Data to use:
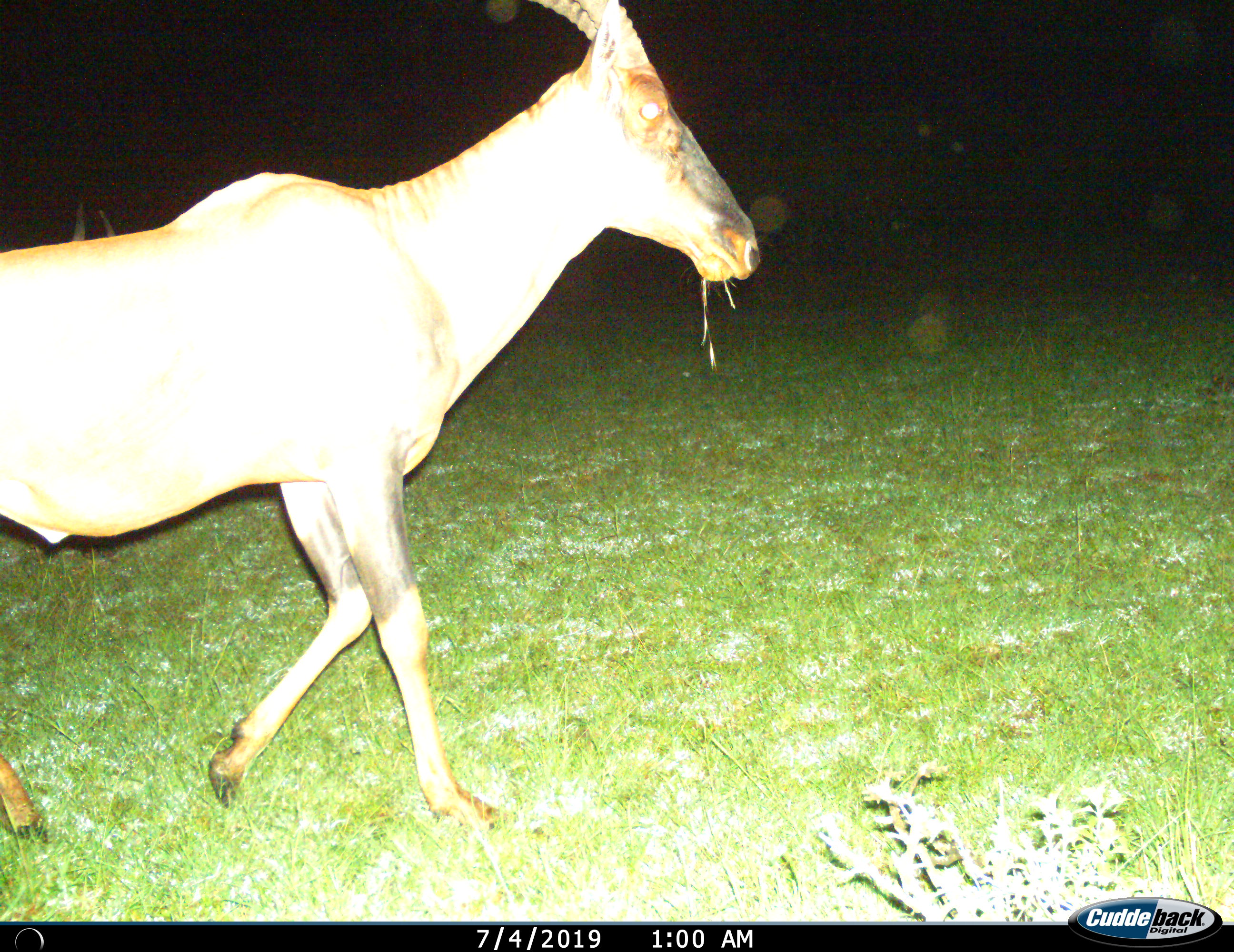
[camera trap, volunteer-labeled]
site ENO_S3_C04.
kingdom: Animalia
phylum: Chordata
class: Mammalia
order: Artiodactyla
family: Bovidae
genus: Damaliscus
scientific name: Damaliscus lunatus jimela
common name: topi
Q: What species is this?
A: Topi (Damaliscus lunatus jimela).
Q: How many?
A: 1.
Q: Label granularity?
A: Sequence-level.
...
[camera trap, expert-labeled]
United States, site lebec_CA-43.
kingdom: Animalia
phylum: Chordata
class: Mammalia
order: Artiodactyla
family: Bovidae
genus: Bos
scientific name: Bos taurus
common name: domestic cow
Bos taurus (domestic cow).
* * *
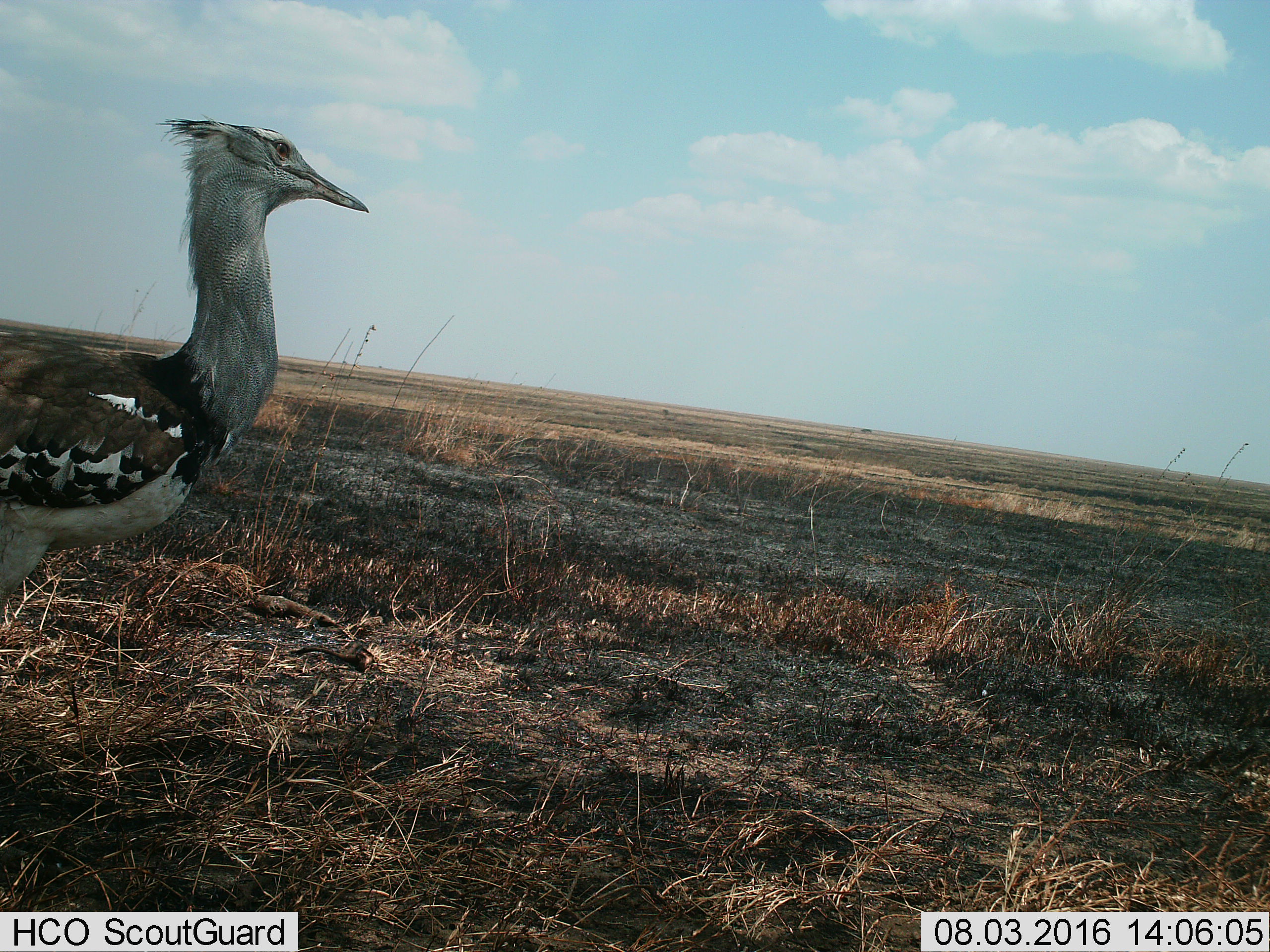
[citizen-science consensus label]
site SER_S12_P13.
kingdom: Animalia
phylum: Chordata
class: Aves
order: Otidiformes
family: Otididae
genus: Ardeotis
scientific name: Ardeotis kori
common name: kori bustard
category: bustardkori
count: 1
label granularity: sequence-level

Aim of the task: The line above containing "class: Aves", the line containing "label granularity: sequence-level", and every line between them are to be transcribed exactly; no other line is wanted.

Exercise output:
class: Aves
order: Otidiformes
family: Otididae
genus: Ardeotis
scientific name: Ardeotis kori
common name: kori bustard
category: bustardkori
count: 1
label granularity: sequence-level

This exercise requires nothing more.